AIM OF THE TASK |
Retype the whole listing verbatim and keep the pictures out of it.

Excerpts from a spatial dataset |
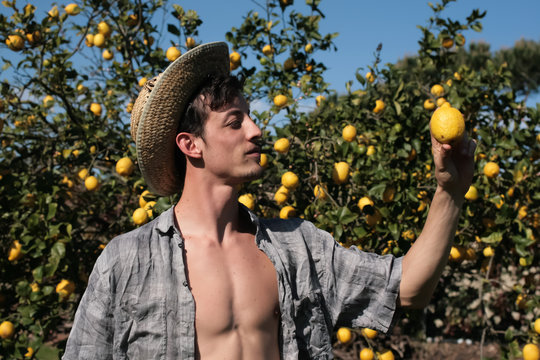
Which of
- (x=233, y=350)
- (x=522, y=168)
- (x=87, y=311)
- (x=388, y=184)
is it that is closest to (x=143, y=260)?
(x=87, y=311)

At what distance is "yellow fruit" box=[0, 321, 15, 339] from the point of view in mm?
2541

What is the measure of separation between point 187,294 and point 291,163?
1488mm

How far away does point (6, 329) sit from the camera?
2539 mm

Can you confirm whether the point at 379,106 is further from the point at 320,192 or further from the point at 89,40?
the point at 89,40

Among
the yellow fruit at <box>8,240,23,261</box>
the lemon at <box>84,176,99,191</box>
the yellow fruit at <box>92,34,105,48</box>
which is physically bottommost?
the yellow fruit at <box>8,240,23,261</box>

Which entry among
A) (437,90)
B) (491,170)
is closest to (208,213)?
(491,170)

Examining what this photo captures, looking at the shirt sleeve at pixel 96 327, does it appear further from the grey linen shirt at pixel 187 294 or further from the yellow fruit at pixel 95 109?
the yellow fruit at pixel 95 109

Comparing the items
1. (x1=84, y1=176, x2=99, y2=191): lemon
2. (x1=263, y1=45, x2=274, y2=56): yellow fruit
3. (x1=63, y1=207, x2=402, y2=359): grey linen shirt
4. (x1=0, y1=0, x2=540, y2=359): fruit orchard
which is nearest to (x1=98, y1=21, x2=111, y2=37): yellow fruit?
(x1=0, y1=0, x2=540, y2=359): fruit orchard

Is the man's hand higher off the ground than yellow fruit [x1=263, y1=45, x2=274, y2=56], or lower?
lower

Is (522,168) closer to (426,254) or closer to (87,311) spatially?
(426,254)

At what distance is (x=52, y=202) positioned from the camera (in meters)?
2.62

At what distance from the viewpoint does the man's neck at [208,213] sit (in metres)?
1.56

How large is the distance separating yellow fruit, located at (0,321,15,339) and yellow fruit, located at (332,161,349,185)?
1734 mm

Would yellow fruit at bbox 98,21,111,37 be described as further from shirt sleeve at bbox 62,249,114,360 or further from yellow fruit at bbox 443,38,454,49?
shirt sleeve at bbox 62,249,114,360
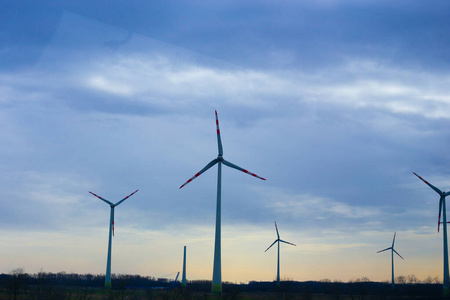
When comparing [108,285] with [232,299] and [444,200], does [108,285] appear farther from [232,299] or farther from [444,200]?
[444,200]

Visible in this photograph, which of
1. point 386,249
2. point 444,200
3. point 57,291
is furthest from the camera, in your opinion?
point 386,249

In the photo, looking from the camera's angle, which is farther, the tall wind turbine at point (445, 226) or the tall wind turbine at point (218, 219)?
the tall wind turbine at point (445, 226)

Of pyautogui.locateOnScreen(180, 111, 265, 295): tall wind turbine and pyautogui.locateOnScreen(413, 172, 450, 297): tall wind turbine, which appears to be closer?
Result: pyautogui.locateOnScreen(180, 111, 265, 295): tall wind turbine

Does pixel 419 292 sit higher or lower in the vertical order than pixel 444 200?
lower

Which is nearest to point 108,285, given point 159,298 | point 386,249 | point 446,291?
point 159,298

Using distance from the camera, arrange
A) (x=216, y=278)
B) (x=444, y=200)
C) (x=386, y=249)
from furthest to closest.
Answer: (x=386, y=249) < (x=444, y=200) < (x=216, y=278)

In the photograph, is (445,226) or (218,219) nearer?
(218,219)

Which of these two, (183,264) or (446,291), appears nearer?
(446,291)

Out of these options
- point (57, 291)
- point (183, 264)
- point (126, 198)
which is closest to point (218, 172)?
point (57, 291)

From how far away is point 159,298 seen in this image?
69.1 m

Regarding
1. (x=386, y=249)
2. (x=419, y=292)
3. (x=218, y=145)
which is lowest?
(x=419, y=292)

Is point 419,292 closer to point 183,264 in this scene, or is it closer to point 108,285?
point 183,264

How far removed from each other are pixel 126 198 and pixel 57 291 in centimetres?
4612

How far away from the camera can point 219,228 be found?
67375mm
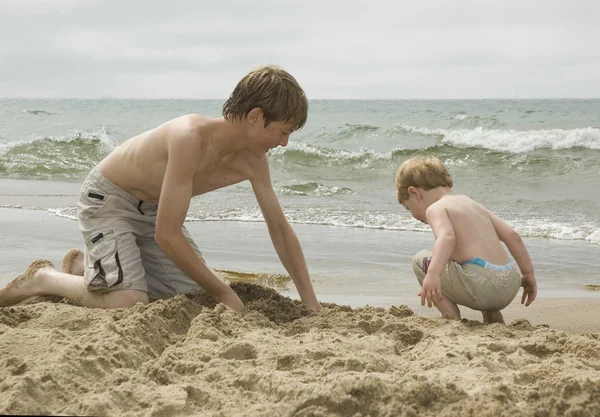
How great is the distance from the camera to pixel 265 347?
110 inches

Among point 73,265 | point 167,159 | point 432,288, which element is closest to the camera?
point 432,288

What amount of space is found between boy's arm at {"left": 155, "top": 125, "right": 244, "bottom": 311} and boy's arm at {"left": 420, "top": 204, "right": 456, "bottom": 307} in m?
0.91

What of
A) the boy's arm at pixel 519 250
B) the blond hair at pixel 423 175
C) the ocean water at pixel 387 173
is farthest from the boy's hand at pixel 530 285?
the ocean water at pixel 387 173

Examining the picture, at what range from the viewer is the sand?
215 centimetres

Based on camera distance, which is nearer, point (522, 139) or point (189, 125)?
point (189, 125)

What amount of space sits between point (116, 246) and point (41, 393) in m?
1.74

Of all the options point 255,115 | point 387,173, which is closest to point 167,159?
point 255,115

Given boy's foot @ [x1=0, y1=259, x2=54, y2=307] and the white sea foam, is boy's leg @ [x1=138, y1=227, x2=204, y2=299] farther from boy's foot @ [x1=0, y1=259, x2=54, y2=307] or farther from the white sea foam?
the white sea foam

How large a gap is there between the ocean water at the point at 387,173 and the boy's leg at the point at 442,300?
1803mm

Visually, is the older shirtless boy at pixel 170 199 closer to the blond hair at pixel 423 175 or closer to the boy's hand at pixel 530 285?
the blond hair at pixel 423 175

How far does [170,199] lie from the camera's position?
3463 mm

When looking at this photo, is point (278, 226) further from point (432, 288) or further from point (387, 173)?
point (387, 173)

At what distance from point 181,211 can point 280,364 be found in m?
1.16

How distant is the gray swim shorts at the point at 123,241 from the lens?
3.84m
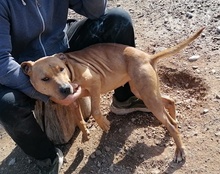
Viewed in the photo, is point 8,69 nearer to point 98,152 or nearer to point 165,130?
point 98,152

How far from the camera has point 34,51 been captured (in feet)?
12.0

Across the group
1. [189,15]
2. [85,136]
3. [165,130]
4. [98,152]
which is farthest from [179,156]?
[189,15]

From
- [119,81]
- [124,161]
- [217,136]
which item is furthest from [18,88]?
[217,136]

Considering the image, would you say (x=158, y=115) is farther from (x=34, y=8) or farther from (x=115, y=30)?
(x=34, y=8)

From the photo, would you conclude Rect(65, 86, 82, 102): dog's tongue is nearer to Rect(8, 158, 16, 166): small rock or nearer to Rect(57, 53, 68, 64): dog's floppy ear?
Rect(57, 53, 68, 64): dog's floppy ear

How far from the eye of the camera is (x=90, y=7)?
12.1 feet

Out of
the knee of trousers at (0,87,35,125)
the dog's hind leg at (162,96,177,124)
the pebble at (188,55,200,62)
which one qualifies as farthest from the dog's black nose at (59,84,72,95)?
the pebble at (188,55,200,62)

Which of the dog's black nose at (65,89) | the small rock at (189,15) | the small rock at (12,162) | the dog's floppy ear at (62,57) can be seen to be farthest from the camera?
the small rock at (189,15)

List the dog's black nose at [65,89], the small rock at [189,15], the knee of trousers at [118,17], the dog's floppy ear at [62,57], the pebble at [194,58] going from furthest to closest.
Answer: the small rock at [189,15]
the pebble at [194,58]
the knee of trousers at [118,17]
the dog's floppy ear at [62,57]
the dog's black nose at [65,89]

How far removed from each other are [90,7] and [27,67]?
0.79 m

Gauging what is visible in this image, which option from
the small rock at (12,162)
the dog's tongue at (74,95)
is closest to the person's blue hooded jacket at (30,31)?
the dog's tongue at (74,95)

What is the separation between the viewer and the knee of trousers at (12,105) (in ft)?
10.8

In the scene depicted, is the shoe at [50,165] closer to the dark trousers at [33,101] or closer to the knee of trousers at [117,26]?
the dark trousers at [33,101]

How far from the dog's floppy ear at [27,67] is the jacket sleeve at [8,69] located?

ANSWER TO THE TASK |
Which of
- (x=233, y=350)
- (x=522, y=168)
- (x=87, y=311)
- (x=388, y=184)
is it that is closest to (x=143, y=260)?
(x=87, y=311)

At what distance is "yellow fruit" box=[0, 321, 15, 339] from the point of view in mm?
2541

What is the measure of separation between point 187,294 and point 291,163?
1488mm

How far away does point (6, 329) sit from the camera?
2539 mm

Can you confirm whether the point at 379,106 is further from the point at 320,192 or further from the point at 89,40?
the point at 89,40

Among
the yellow fruit at <box>8,240,23,261</box>
the lemon at <box>84,176,99,191</box>
the yellow fruit at <box>92,34,105,48</box>
which is physically bottommost?
the yellow fruit at <box>8,240,23,261</box>

Which entry among
A) (437,90)
B) (491,170)
is closest to (208,213)?
(491,170)

Examining what this photo captures, looking at the shirt sleeve at pixel 96 327, does it appear further from the grey linen shirt at pixel 187 294 or further from the yellow fruit at pixel 95 109?
the yellow fruit at pixel 95 109

Comparing the items
1. (x1=84, y1=176, x2=99, y2=191): lemon
2. (x1=263, y1=45, x2=274, y2=56): yellow fruit
3. (x1=63, y1=207, x2=402, y2=359): grey linen shirt
4. (x1=0, y1=0, x2=540, y2=359): fruit orchard
which is nearest to (x1=98, y1=21, x2=111, y2=37): yellow fruit?
(x1=0, y1=0, x2=540, y2=359): fruit orchard

Is the man's hand higher off the ground than yellow fruit [x1=263, y1=45, x2=274, y2=56], or lower?
lower

Is (522,168) closer to (426,254) or closer to (87,311) spatially?
(426,254)

At what distance is (x=52, y=202) positioned from the camera (in meters)?
2.62

At what distance from the viewpoint does the man's neck at [208,213] sit (in metres)?
1.56

How large is the distance separating yellow fruit, located at (0,321,15,339) and yellow fruit, located at (332,161,349,185)?
1734 mm

Would yellow fruit at bbox 98,21,111,37 be described as further from shirt sleeve at bbox 62,249,114,360 or further from yellow fruit at bbox 443,38,454,49?
shirt sleeve at bbox 62,249,114,360
When comparing [108,285] with [232,299] and [444,200], does [108,285] appear farther from [232,299] or farther from [444,200]?
[444,200]

Visible in this photograph, which of
1. point 386,249
2. point 444,200
3. point 57,291
is furthest from the camera, in your opinion?
point 386,249

In the photo, looking from the camera's angle, which is farther, the tall wind turbine at point (445, 226) or the tall wind turbine at point (218, 219)?
the tall wind turbine at point (445, 226)

Of pyautogui.locateOnScreen(180, 111, 265, 295): tall wind turbine and pyautogui.locateOnScreen(413, 172, 450, 297): tall wind turbine, which appears to be closer?
Result: pyautogui.locateOnScreen(180, 111, 265, 295): tall wind turbine

Does pixel 419 292 sit higher or lower in the vertical order than pixel 444 200?
lower

Which is nearest to point 108,285, given point 159,298 | point 386,249 | point 446,291?
point 159,298

Using distance from the camera, arrange
A) (x=216, y=278)
B) (x=444, y=200)
C) (x=386, y=249)
from furthest to closest.
Answer: (x=386, y=249) < (x=444, y=200) < (x=216, y=278)

In the photograph, is (445,226) or (218,219) nearer?
(218,219)

Which of these two, (183,264) or (446,291), appears nearer?
(446,291)

Out of these options
- point (57, 291)
- point (183, 264)
- point (126, 198)
which is closest to point (218, 172)?
point (57, 291)

From how far away is point 159,298 seen in this image?
69.1 m

Regarding
1. (x=386, y=249)
2. (x=419, y=292)
3. (x=218, y=145)
which is lowest?
(x=419, y=292)

Is point 419,292 closer to point 183,264 in this scene, or is it closer to point 108,285?
point 183,264

How far removed from each other are pixel 126 198 and pixel 57 291 in centimetres?
4612

How far away from the camera can point 219,228 be found?
67375mm
How great is the distance from the camera to pixel 265 347?
110 inches

Among point 73,265 | point 167,159 | point 432,288, which element is closest to the camera?
point 432,288

What amount of space is found between boy's arm at {"left": 155, "top": 125, "right": 244, "bottom": 311} and boy's arm at {"left": 420, "top": 204, "right": 456, "bottom": 307} in m?
0.91

What of
A) the boy's arm at pixel 519 250
B) the blond hair at pixel 423 175
C) the ocean water at pixel 387 173
is farthest from the boy's hand at pixel 530 285?
the ocean water at pixel 387 173

Examining the picture, at what range from the viewer is the sand?
215 centimetres

Based on camera distance, which is nearer, point (522, 139) or point (189, 125)?
point (189, 125)

What amount of space sits between point (116, 246) and point (41, 393) in m?
1.74

Of all the options point 255,115 | point 387,173, which is closest to point 167,159?
point 255,115

Given boy's foot @ [x1=0, y1=259, x2=54, y2=307] and the white sea foam, is boy's leg @ [x1=138, y1=227, x2=204, y2=299] farther from boy's foot @ [x1=0, y1=259, x2=54, y2=307] or farther from the white sea foam?
the white sea foam

How large a gap is there between the ocean water at the point at 387,173 and the boy's leg at the point at 442,300?
1803mm

Visually, is the older shirtless boy at pixel 170 199 closer to the blond hair at pixel 423 175 or closer to the boy's hand at pixel 530 285?
the blond hair at pixel 423 175

How far does [170,199] lie from the camera's position?
3463 mm

When looking at this photo, is point (278, 226) further from point (432, 288) or further from point (387, 173)?
point (387, 173)

At what distance from point 181,211 can point 280,364 be found in m?
1.16

How distant is the gray swim shorts at the point at 123,241 from the lens?
3.84m
Viewed in the photo, is point 8,69 nearer to point 98,152 or nearer to point 165,130?
point 98,152

How far from the camera has point 34,51 been captured (in feet)?
12.0

Across the group
1. [189,15]
2. [85,136]
3. [165,130]
4. [98,152]
which is farthest from [179,156]?
[189,15]

From
- [119,81]
- [124,161]
- [217,136]
which item is furthest from [18,88]?
[217,136]

Considering the image, would you say (x=158, y=115) is farther from (x=34, y=8) or farther from (x=115, y=30)?
(x=34, y=8)

From the photo, would you conclude Rect(65, 86, 82, 102): dog's tongue is nearer to Rect(8, 158, 16, 166): small rock or nearer to Rect(57, 53, 68, 64): dog's floppy ear?
Rect(57, 53, 68, 64): dog's floppy ear

How far from the eye of the camera is (x=90, y=7)?
12.1 feet

Out of
the knee of trousers at (0,87,35,125)
the dog's hind leg at (162,96,177,124)
the pebble at (188,55,200,62)
which one qualifies as farthest from the dog's black nose at (59,84,72,95)?
the pebble at (188,55,200,62)

Which of the dog's black nose at (65,89) | the small rock at (189,15) | the small rock at (12,162) | the dog's floppy ear at (62,57) can be seen to be farthest from the camera?
the small rock at (189,15)

List the dog's black nose at [65,89], the small rock at [189,15], the knee of trousers at [118,17], the dog's floppy ear at [62,57], the pebble at [194,58] going from furthest to closest.
Answer: the small rock at [189,15]
the pebble at [194,58]
the knee of trousers at [118,17]
the dog's floppy ear at [62,57]
the dog's black nose at [65,89]

How far removed from each other are [90,7] and [27,67]?
0.79 m

Gauging what is visible in this image, which option from
the small rock at (12,162)
the dog's tongue at (74,95)
is closest to the person's blue hooded jacket at (30,31)?
the dog's tongue at (74,95)

What is the separation between the viewer and the knee of trousers at (12,105) (in ft)?
10.8

In the scene depicted, is the shoe at [50,165] closer to the dark trousers at [33,101] or closer to the knee of trousers at [117,26]?
the dark trousers at [33,101]

How far from the dog's floppy ear at [27,67] is the jacket sleeve at [8,69] located?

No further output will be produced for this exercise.